This past fall Monk went to lunch to meet my Serious Boyfriend, whom I met at the summer camp in the Berkshires. She took in his more than six feet of height, his halo of curly hair, lopsided smile, and violet eyes, and decided he wasn’t devious enough. She knew something was different about this guy and hoped he’d be the one to break my anti-marriage oath. For that to happen, he’d have to toughen up to be with her Favorite Granddaughter as she calls me. “Your only granddaughter,” I always reply.

Monk liked the paper napkins at the restaurant because they felt like cloth, plus the restaurant had, as she said, “the good sugar packets.” She spotted where the hostess stored them and asked my boyfriend to pinch a pile for her. She said she had room in her purse. David looked at me to see if this was one of the pranks the members of my family are always playing on each other. I whispered that I’d do it. He sighed, stood up, and loped across the room. He nabbed a stack of napkins and a fistful of yellow packets and handed them to her under the table. “You’re a good boy,” she told him.

The filching doesn’t stop with napkins or a bucket of sand to level a step. Over the years, it’s been plastic lobster bibs, Sweet and Low, handi-wipes, all the grapes you could sample, stale wafer sugar cookies from the barrels at the warehouse grocery store, cuttings from houseplants she admired, tulip bulbs dug up from other people’s gardens, paper cups, rolls of toilet paper, anything that would fit in her purse. No one ever said a thing. I never questioned if we were breaking laws or just bending them.

She doesn’t need these things. My grandfather grew up poor and didn’t want to work in the coal mines like his father. Instead, he became a doctor. He worked hard to have an education, made a good living, and invested everything he could. Before he died of a heart attack in his office, three years before I was born, he ensured my grandmother had enough to be comfortable.

Perhaps this behavior is a leftover habit of the Depression era when she came of age. She tells me stories of rent parties, envelope systems to pay bills, and how to use a door as an extra-large table for guests—survival skills. Maybe it comes from her worry that there’s no adult male in my life on whom I can count if things go sideways. No safety net in case life should fall apart. She wants me to know how to get what I need. My declaration that I’d never get married probably doesn’t help. My grandmother uses everything we take, integrating these small components into her life, not hiding them away in the back of a closet. She never mentions to anyone how she got these particular items. If she wants something, I get it for her in exchange for praise and hugs and to be told I’m a good girl.

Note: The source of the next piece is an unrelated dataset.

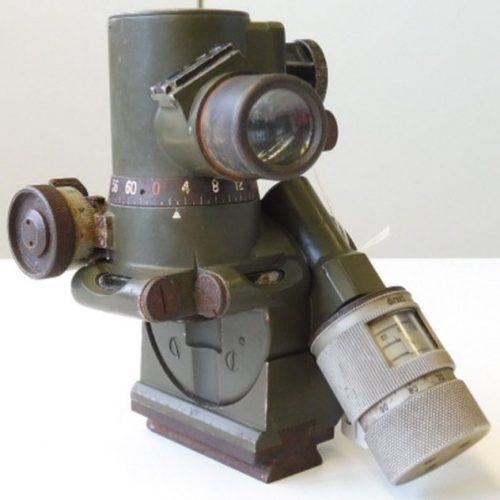 Прицельное приспособление MGZ36 к пулемету MG-36.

“How much sand does she want?” I ask JJ, trying not to chuckle at his pained expression.
“I don’t know. Hurry up would you.” He looks at the locals relaxing on the beach. Making sure no one notices the two people from “away,” dressed in their going-out-to-dinner-with-Grandma clothes and filling a child’s bucket with sand that belongs to the State of Maine. But no one looks up. They’re all busy recharging their batteries after long days of hauling traps or serving tourists, trying to make enough money to survive the next winter.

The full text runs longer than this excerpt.